Start of Records supplied

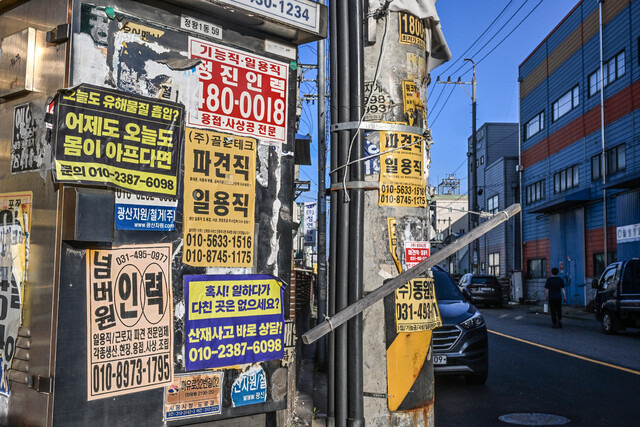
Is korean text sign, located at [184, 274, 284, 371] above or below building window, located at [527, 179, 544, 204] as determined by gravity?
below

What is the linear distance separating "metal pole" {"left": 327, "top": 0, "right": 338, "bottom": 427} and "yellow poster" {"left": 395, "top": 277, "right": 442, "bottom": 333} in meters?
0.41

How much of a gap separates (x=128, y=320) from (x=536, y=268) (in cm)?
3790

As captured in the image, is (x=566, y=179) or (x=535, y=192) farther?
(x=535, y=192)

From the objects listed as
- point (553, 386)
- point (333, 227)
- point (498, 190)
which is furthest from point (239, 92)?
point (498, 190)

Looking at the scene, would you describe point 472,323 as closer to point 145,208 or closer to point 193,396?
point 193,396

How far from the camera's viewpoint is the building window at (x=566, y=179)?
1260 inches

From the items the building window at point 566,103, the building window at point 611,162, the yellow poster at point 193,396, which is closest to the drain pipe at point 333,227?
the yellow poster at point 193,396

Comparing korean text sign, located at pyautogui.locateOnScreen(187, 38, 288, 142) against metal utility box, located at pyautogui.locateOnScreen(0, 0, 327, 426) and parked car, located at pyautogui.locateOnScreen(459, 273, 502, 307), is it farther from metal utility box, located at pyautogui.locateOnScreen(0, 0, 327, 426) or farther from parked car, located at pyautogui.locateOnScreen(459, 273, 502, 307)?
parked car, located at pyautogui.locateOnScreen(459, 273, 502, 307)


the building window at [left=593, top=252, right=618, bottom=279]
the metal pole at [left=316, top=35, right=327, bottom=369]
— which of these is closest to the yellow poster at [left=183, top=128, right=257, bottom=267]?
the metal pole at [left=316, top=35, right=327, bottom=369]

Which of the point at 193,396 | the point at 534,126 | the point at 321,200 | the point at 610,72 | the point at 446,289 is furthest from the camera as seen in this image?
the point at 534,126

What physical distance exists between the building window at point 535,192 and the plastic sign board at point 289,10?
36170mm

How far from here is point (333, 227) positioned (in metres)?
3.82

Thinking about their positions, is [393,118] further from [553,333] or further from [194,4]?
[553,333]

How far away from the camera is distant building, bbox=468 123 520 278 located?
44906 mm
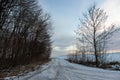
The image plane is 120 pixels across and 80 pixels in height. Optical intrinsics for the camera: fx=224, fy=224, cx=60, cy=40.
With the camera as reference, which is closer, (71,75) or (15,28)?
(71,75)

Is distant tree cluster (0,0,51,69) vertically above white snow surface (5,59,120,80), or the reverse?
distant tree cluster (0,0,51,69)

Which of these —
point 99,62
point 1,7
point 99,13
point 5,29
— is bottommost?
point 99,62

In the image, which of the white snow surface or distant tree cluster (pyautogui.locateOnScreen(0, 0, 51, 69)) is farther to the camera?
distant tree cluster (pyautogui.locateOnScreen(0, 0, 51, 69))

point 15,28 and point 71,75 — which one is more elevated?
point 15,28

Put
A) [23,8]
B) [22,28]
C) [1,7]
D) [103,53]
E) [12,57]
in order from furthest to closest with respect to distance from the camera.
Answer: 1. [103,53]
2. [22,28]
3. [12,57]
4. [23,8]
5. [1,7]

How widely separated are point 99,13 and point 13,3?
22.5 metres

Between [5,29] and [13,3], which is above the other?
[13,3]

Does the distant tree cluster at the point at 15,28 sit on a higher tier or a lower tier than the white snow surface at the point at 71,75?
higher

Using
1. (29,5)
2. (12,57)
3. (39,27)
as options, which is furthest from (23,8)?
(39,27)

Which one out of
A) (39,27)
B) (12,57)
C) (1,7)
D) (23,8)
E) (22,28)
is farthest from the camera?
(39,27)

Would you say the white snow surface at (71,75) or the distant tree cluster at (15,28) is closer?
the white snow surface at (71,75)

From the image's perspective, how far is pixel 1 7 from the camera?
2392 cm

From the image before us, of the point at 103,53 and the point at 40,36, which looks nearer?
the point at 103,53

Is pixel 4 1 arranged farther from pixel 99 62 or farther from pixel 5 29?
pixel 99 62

End of Records supplied
Start of Records supplied

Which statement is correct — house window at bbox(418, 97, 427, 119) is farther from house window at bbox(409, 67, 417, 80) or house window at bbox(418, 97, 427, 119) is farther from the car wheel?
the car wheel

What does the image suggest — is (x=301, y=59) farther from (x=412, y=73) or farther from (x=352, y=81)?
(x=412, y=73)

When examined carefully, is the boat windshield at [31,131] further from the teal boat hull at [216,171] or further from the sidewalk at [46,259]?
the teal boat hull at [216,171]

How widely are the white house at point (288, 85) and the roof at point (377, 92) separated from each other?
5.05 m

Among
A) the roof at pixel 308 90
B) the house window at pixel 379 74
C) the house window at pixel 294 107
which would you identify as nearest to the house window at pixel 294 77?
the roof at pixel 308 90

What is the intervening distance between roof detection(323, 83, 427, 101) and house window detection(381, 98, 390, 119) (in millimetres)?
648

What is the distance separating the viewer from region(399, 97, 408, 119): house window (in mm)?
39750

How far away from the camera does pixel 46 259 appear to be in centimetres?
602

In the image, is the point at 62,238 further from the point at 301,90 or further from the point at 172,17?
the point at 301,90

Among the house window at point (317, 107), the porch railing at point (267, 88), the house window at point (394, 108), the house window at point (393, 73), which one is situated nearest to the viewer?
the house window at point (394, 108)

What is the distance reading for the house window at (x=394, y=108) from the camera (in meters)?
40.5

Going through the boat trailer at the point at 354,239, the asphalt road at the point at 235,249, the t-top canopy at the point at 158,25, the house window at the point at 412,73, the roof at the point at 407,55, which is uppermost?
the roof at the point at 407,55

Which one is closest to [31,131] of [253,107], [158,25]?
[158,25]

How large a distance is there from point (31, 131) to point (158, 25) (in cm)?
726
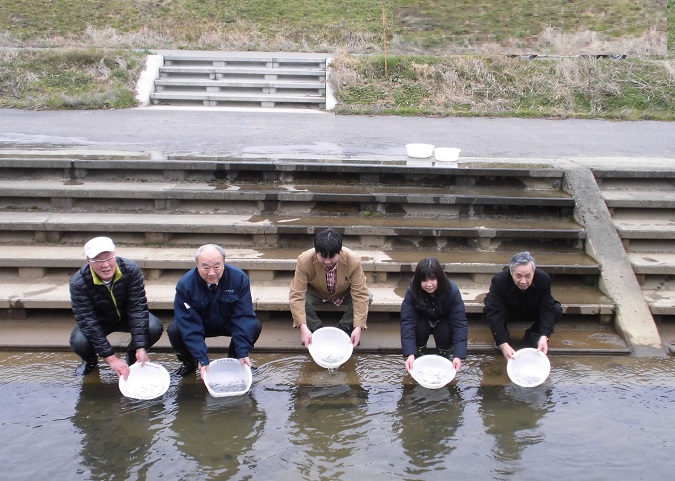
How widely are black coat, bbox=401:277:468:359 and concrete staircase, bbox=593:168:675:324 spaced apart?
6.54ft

End of Records supplied
Start of Records supplied

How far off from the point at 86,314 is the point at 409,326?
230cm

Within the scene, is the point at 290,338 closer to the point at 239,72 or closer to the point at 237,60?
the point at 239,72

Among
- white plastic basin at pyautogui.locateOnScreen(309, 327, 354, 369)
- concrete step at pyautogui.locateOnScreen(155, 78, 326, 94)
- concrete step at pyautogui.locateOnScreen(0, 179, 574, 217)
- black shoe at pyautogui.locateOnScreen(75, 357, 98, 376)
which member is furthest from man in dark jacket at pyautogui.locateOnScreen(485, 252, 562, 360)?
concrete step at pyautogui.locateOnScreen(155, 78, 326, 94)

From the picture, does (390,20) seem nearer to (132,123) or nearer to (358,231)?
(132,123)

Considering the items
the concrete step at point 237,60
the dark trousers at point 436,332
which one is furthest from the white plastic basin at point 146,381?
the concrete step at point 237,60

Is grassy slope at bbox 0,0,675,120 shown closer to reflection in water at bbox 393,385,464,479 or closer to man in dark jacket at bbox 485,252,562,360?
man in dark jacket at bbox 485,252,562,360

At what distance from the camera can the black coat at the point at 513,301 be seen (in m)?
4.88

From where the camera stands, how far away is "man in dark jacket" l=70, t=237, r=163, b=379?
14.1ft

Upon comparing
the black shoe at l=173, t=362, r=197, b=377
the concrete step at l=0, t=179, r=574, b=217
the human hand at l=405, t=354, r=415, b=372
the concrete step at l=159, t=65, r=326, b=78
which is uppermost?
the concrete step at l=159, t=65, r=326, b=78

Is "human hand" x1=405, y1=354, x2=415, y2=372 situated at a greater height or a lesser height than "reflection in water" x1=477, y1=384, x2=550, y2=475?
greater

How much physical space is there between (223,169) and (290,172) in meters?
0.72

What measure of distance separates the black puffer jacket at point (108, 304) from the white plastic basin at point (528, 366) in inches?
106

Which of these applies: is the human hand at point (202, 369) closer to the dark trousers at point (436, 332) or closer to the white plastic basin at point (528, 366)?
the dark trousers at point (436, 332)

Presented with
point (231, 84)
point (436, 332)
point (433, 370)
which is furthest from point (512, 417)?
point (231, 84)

End of Records supplied

List every line in the records above that contains the word "surface".

▶ Exercise output:
Is distant tree cluster (0,0,51,69) vertically above white snow surface (5,59,120,80), or the reverse?
In the image, which of the white snow surface or distant tree cluster (pyautogui.locateOnScreen(0, 0, 51, 69)) is farther to the camera?
Does the distant tree cluster at the point at 15,28 sit on a higher tier or a lower tier than the white snow surface at the point at 71,75?
Would you say the white snow surface at (71,75) or the distant tree cluster at (15,28) is closer?
the white snow surface at (71,75)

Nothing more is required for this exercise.